Grajewo
Zgłoszenie o pozostawionych na brzegu rzeki dziecięcych butach postawiło na nogi służby ratunkowe w Grajewie.
Jeden ze spacerowiczów dwie pary obuwia dziecięcego zauważył w okolicy rzeki Ełk, nieopodal oczyszczalni ścieków, w niedzielę (06.06) tuż przed godziną 19.30.
Poszukiwania prowadzono zarówno na wodzie jak i na lądzie.
Na miejsce sprowadzono również specjalistyczną grupę wodno-nurkową z Grajewa i Moniek.

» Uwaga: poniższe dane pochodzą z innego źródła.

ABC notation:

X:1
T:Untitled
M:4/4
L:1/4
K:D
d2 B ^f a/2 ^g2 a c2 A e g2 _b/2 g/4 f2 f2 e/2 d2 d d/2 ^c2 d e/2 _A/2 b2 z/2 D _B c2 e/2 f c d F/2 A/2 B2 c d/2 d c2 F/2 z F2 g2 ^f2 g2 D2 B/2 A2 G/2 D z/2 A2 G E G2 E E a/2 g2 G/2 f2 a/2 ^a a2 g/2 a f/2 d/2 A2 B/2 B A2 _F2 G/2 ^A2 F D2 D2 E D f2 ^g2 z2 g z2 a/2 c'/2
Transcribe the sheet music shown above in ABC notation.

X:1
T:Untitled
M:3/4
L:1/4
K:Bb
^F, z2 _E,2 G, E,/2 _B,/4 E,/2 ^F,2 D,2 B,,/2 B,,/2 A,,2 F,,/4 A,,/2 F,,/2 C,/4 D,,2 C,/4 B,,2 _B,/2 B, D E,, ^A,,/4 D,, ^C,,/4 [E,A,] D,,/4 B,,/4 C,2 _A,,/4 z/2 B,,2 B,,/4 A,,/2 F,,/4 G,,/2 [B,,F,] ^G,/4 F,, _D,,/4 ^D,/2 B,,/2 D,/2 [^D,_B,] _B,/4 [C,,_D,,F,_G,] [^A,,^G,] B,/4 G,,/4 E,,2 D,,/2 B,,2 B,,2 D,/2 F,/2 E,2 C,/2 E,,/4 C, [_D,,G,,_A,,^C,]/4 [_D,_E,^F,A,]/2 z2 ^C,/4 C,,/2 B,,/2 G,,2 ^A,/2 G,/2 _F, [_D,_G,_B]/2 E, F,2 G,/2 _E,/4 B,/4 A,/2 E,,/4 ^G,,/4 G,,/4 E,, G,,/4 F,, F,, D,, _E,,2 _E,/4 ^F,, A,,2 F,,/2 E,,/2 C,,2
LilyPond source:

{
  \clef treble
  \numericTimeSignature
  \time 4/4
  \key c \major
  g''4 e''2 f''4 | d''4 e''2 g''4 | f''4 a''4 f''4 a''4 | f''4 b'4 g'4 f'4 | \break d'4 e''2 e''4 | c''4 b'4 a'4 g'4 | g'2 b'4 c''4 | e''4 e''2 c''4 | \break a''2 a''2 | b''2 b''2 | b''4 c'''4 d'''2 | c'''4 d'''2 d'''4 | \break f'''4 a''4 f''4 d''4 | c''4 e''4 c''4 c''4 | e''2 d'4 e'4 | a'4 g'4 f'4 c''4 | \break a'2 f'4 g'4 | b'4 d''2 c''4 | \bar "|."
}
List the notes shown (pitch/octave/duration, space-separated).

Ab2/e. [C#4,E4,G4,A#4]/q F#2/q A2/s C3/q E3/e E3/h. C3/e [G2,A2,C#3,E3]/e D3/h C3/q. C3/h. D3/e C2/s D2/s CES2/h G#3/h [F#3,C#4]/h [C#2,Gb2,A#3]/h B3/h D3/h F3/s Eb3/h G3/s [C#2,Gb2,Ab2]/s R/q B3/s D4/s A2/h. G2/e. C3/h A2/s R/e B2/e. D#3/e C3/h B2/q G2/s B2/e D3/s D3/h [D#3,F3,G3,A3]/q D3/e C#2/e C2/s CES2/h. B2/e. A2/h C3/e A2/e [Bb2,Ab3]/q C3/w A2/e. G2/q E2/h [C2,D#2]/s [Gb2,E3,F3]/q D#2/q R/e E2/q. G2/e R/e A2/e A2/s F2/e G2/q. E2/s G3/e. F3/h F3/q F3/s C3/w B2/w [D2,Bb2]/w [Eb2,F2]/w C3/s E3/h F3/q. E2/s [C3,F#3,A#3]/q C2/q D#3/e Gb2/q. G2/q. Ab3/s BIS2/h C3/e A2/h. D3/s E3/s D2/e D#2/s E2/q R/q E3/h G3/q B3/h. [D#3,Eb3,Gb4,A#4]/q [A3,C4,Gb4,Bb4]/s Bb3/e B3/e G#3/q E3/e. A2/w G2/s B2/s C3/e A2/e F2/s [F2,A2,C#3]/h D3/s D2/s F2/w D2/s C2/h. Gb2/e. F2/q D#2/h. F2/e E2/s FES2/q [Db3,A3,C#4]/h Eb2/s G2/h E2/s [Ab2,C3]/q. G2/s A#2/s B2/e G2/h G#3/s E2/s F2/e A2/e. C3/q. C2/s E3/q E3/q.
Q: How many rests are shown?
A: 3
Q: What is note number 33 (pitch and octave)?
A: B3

Jak tłumaczy w rozmowie z Radiem 5 Arkadiusz Lichota, zastępca Komendanta Powiatowego Państwowej Straży Pożarnej w Grajewie i oficer prasowy jednostki – działania zakończono po godzinie 22.00. Nikogo nie odnaleziono.
W porozumieniu z policją zdecydowano, że akcja nie będzie kontynuowana.
Jak dodaje Arkadiusz Lichota – do służb nie wpłynęło żadne zgłoszenie dotyczące zaginięcia dziecka, co mogłoby uzasadniać wznowienie działań.
W akcji poszukiwawczej uczestniczyło 27 strażaków-ratowników, w tym specjalistyczna grupa wodno-nurkowa oraz okoliczne OSP.
Również w niedzielę (06.06) wieczorem grajewscy strażacy wezwani zostali do wypadku na trasie Grajewo – Toczyłowo na drodze krajowej nr 61. Jedna osoba poszkodowana w dachowaniu auta przetransportowana została do szpitala ogólnego w Grajewie.
Okoliczności zdarzenia drogowego wyjaśniają grajewscy policjanci.